Ingerencja państwa w życie tak osobiste, jak rodzinne może mieć miejsce tylko w szczególnych przypadkach.
Państwo powinno wspierać słabsze rodziny zanim dojdzie do tragedii. Zarówno materialnie jak i poprzez asystentów rodzinnych, którzy nie mieliby prawa ingerować w życie intymnych relacji, ale wspierali by , funkcjonowanie społeczne jej członków. Łatwiej dziecko odebrać i wrzucić do bidula.
Wszystkie systemy totalitarne starały się odebrać rodzicom wpływ na wychowanie dzieci. My zbliżamy się do miękkiej dyktatury biurokracji. Przychodzi po cichu, w miękkich kapciach. Początkowo nie boli.Co więcej, początkowo przynosi ulgę, bo zdejmuje z nas część odpowiedzialności za wychowanie dzieci. I nie tylko. Generalnie za miłość i myślenie. i skutki naszych decyzji.

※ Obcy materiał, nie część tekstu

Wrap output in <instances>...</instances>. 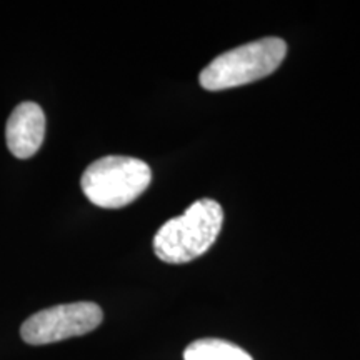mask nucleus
Masks as SVG:
<instances>
[{"mask_svg":"<svg viewBox=\"0 0 360 360\" xmlns=\"http://www.w3.org/2000/svg\"><path fill=\"white\" fill-rule=\"evenodd\" d=\"M224 224L219 202L200 199L180 217H174L157 231L154 252L162 262L187 264L204 255L217 240Z\"/></svg>","mask_w":360,"mask_h":360,"instance_id":"f257e3e1","label":"nucleus"},{"mask_svg":"<svg viewBox=\"0 0 360 360\" xmlns=\"http://www.w3.org/2000/svg\"><path fill=\"white\" fill-rule=\"evenodd\" d=\"M287 56V44L278 37H265L238 45L215 57L200 72V85L210 92L252 84L278 69Z\"/></svg>","mask_w":360,"mask_h":360,"instance_id":"f03ea898","label":"nucleus"},{"mask_svg":"<svg viewBox=\"0 0 360 360\" xmlns=\"http://www.w3.org/2000/svg\"><path fill=\"white\" fill-rule=\"evenodd\" d=\"M152 182V170L135 157L109 155L89 165L80 179L85 197L102 209H120L137 200Z\"/></svg>","mask_w":360,"mask_h":360,"instance_id":"7ed1b4c3","label":"nucleus"},{"mask_svg":"<svg viewBox=\"0 0 360 360\" xmlns=\"http://www.w3.org/2000/svg\"><path fill=\"white\" fill-rule=\"evenodd\" d=\"M103 312L94 302L56 305L30 315L22 323L20 335L30 345H47L96 330L102 323Z\"/></svg>","mask_w":360,"mask_h":360,"instance_id":"20e7f679","label":"nucleus"},{"mask_svg":"<svg viewBox=\"0 0 360 360\" xmlns=\"http://www.w3.org/2000/svg\"><path fill=\"white\" fill-rule=\"evenodd\" d=\"M45 137V115L40 105L22 102L7 120L6 141L8 150L17 159H29L42 147Z\"/></svg>","mask_w":360,"mask_h":360,"instance_id":"39448f33","label":"nucleus"},{"mask_svg":"<svg viewBox=\"0 0 360 360\" xmlns=\"http://www.w3.org/2000/svg\"><path fill=\"white\" fill-rule=\"evenodd\" d=\"M184 360H252V357L232 342L200 339L188 345L184 352Z\"/></svg>","mask_w":360,"mask_h":360,"instance_id":"423d86ee","label":"nucleus"}]
</instances>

Prawo mówi nie zakazywać- to widocznie prawo wie lepiej -no i córciu- idź na całonocną dyskotekę. A że masz lat 13 i jesteś głupiutka, cóż, nauczysz się, jak cię zgwałcą.  
Śmiem twierdzić, że to właśnie brak zakazów, krytyki i zawstydzania jest jednym z powodów zagubienia dzisiejszej młodzieży.
Dlaczego ludzie zamożni wysyłają swoje dzieci do prywatnych szkól z internatami, gdzie panuje rygor? Bo doskonale wiedzą, że dzieciak musi się nauczyć życia w twardej szkole, żeby osiągnąć sukces.
Rodzinę postrzegamy poprzez środki masowego przekazu, które, słusznie nagłaśniają akty brutalizmu i przemocy. Powstaje obraz Polaków jako brutalnych sadystów, którym tylko mądre państwo może pokazać jak należy wychowywać dzieci.A rodzina jest postrzegana jako miejsce represji, a nie szkoła miłości.
W krajach, na które często się zapatrujemy, to państwo zaczyna decydować, a/czy nasze dzieci mają być grube czy chude/odebranie dzieci rodzinie otyłej/,
b/co mamy im dawać jeść/odebranie dziecka, któremu lekarz nakazał dietę z chipsów, a rodzice karmili czym innym/,
c/ile miłości mamy dzieciom dawać/odebranie trzyletniego dziecka mieszkance naszego domu, bo było zbyt przywiązane do matki i wrzucenie do bidula.To u nas i  udało nam się sprawę odwalczyć /. Odebranie matce chłopca chorego na padaczkę, bo była zbyt opiekuńcza, oddanie go pod opiekę alkoholika w ramach resocjalizacji tegoż alkoholika. Chłopiec zmarł.
Przykładów jest tysiące.
Myślenie oddajemy chętnie w dzierżawę. Tylko dzierżawca robi z nim co chce.